In perfetta continuità con il governo Draghi l’esecutivo Meloni ha compiuto l’ennesimo pasticciaccio sul Superbonus. Ieri è scaduto il tempo per chi voleva usare il vecchio 110%, e dunque per per consegnare al Comune la comunicazione di inizio lavori asseverata (Cila), che consentirà ancora a condomini e villette di usufruire dell’agevolazione massima sulla ristrutturazione. Con tutti i siti dei Comuni che sono andati in tilt per il boom di richieste.
In perfetta continuità con il governo Draghi l’esecutivo Meloni ha compiuto l’ennesimo pasticciaccio sul Superbonus
Da oggi, per chi vuole effettuare lavori edilizi nella propria abitazione, le regole cambiano: lo sconto al 110% resta solo per la parte di opere effettuate fino a fine 2022, mentre dal primo gennaio 2023 l’aliquota scende al 90%. Inoltre, da gennaio si riduce la platea dei beneficiari: potranno accedervi soltanto i condomini e i proprietari di villette che hanno un Isee sotto i 15mila euro, calcolato tenendo conto del quoziente familiare. È stato il decreto Aiuti quater del nuovo governo a modificare il Superbonus 110%, già ampiamente rimaneggiato da Draghi.
La riduzione del Superbonus farà risparmiare allo Stato 4,5 miliardi di euro, secondo i dati della relazione tecnica che accompagna il decreto aiuti quater in discussione in Senato. Il calcolo si basa sull’ipotesi che i lavori condominiali si ridurranno del 20%, a causa del minor incentivo. L’ultimo decreto aiuti prevede anche più tempo per le villette unifamiliari per usufruire del Superbonus al 110%.

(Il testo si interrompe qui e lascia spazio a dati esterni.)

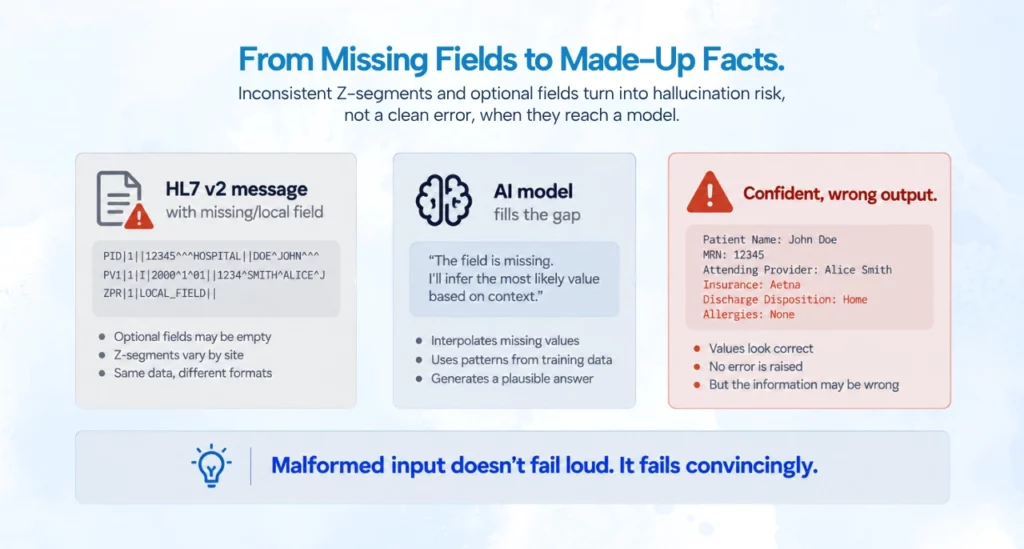 From Missing Fields to Made-Up Facts.

Inconsistent Z-segments and optional fields turn into hallucination risk, not a clean error, when they reach a model.

HL7 v2 message
with missing/local field

PID|1||12345^^^HOSPITAL||DOE^JOHN^^^
PV1|1|I|2000^1^01||1234^SMITH^ALICE^J
ZPR|1|LOCAL_FIELD||

- Optional fields may be empty
- Z-segments vary by site
- Same data, different formats

AI model
fills the gap

"The field is missing. I'll infer the most likely value based on context."

- Interpolates missing values
- Uses patterns from training data
- Generates a plausible answer

Confident, wrong output.

Patient Name: John Doe
MRN: 12345
Attending Provider: Alice Smith
Insurance: Aetna
Discharge Disposition: Home
Allergies: None

- Values look correct
- No error is raised
- But the information may be wrong

Malformed input doesn't fail loud. It fails convincingly.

L’agevolazione, per quelle che hanno effettuato almeno il 30% dei lavori complessivi al 30 settembre 2022, viene estesa dal 31 dicembre 2022 al 31 marzo 2023. Con un costo per lo Stato di 270,3 milioni di euro, sottolinea la relazione tecnica. Il Superbonus (ma al 90%) viene inoltre confermato per le villette delle famiglie con un reddito complessivo sotto i 15mila euro (calcolato in base al numero dei componenti familiari), per ristrutturare la propria abitazione principale. Il costo complessivo sull’orizzonte temporale previsto è di 2,5 miliardi.
Il M5S, padre della misura che ha fatto da volano all’economia, contesta i risparmi stimati dal governo
Il M5S, padre della misura che ha fatto da volano all’economia, contesta i risparmi stimati dal governo nella misura di 4,5 miliardi relativamente al passaggio dell’agevolazione dal 110% al 90%, definito “autolesionista”. Una somma “scritta sulla sabbia”, visto che da essa vanno già tolti due miliardi che arriveranno dal recupero delle monofamiliari nel nuovo impianto del provvedimento tarato sul 90%.
Quindi si sfascia una misura che – come specificato pochi giorni fa dal Censis – ha saputo dar vita a 900 mila posti di lavoro, con un’incidenza del 22% sul Pil e un ritorno di 43 miliardi in termini di gettito fiscale, per risparmiare una cifra poco più che risibile. “A questo punto però il governo – dicono i pentastellati – dovrebbe dirci quanto ci costerà questa alzata d’ingegno in termini di mancata crescita. O a quanto ammonteranno i costi per lo Stato della cassa integrazione che andrà a toccare quei lavoratori del comparto edilizio che perderanno il lavoro. O ancora, quanto inciderà questo ‘decalage forzato’ sul ritorno fiscale e sul mancato risparmio energetico”.
Oltre al M5S anche Forza Italia aveva fortemente criticato il blitz che ha cambiato “le regole in corsa”
Nulla, peraltro, ha invece fatto finora il governo sullo sblocco definitivo della circolazione dei crediti fiscali. Tanto che i giochi sul bonus potrebbero riaprirsi con modifiche in sede di conversione del decreto. Oltre al M5S anche Forza Italia aveva fortemente criticato il blitz che ha cambiato “le regole in corsa”. Ed aveva assicurato un emendamento al dl per spostare di un mese la fine del 110%. Oltre alla richiesta sui crediti incagliati.